The 18,000 gallons of propane Camp Allendale orders typically is more than enough to heat the 15 buildings on the grounds for the entire year. But this winter has brought so many days of subzero weather that workers have turned down thermostats, plugged in electric heaters and hoped they wouldn’t need to buy more propane as prices spiked, bookkeeper Nancy Pim said.
Multiple bitterly cold days this winter have caused a national shortage in propane, which led to prices jumping by 50 cents or $1 in a single day, said Paul Voiles, operations manager at Gaile’s Propane.
Typically propane costs less than $2 per gallon during warm months, but prices in January got as high as $4.40 per gallon, which was double the highest price last winter and the highest Voiles has seen in 26 years working in propane, he said.
Homeowners who didn’t pre-order the fuel were stuck paying higher prices, and many put in small orders of 100 gallons to try to last until prices came down, Voiles said.
“During a normal winter, a 10-cent increase is huge. But we were seeing dollar increases on a daily basis,” he said.
The propane shortage was caused by multiple factors, starting in the fall. A late, wet harvest led to farmers using more propane to dry crops, and a major national pipeline was shut for repairs, according to the National Propane Gas Association. Then winter storms hit the Midwest and East and caused homeowners and businesses to use more propane to heat homes, straining the already limited supply.
Prices are starting to go down as temperatures warm up, with average prices at about $3.75 per gallon in Indiana, according to the U.S. Energy Information Association.
Rural residents are most likely to have propane heat in areas where natural gas lines haven’t been installed. Gaile’s serves about 800 customers in Johnson County mostly around Bargersville and Trafalgar.
The short supply caused prices to fluctuate wildly, and Gaile’s was waiting longer to get deliveries to the storage tanks at the shop. Because of the shortage, the supplier slowed some deliveries to customers who get automatic refills to make sure they didn’t run out. Instead of refilling tanks at homes when they’d get to about 50 percent full, the company was waiting until the tanks were running closer to 25 percent full before making a delivery, Voiles said.
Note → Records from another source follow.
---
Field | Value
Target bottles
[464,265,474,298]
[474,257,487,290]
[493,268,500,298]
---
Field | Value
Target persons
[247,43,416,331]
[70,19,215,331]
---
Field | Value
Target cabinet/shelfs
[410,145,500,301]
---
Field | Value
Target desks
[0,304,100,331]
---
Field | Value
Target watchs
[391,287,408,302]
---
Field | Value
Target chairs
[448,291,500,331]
The average home tank holds about 425 gallons of propane and typically might need to be refilled once during the winter, Voiles said.
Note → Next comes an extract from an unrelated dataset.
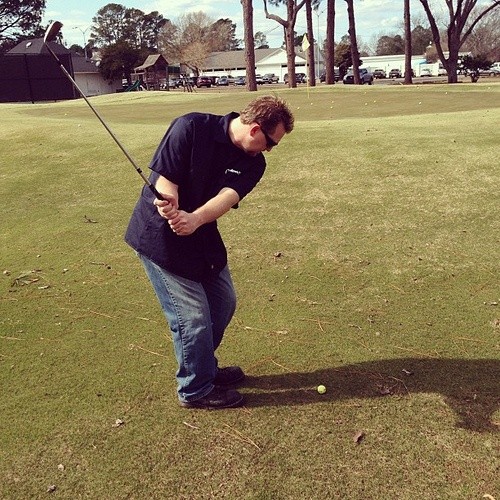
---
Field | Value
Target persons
[123,95,294,410]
By January customers were asking for small orders of 100 gallons and needing more just a few weeks later, he said. Customers were saying they were using electric heaters, burning wood in their fireplaces or dragging out extra blankets and sweatshirts to try to conserve as much propane as possible. But because temperatures dropped as low as 20 degrees below zero, they still needed more.
Staff at Camp Allendale have been taking similar measures while trying to heat 15 buildings, enough to host scheduled retreats, Pim said. Some heaters haven’t been able to keep up with the coldest temperatures, and the camp was burning propane constantly just to keep pipes from freezing, she said.
“They are adjusting thermostats down as low as they can, but that’s still not real low because with these extreme temperatures even our heat sources are having trouble keeping it up. So there are a couple buildings we’re not using right now because the heaters can’t keep up with the extreme temperatures,” she said.
Gaile’s has been able to make deliveries whenever the camp needed more propane, and the nonprofit signed a contract for up to 18,000 gallons at a price of $1.39. Camp Allendale has about 4,000 gallons left at that price, but that amount has to last until June, Pim said.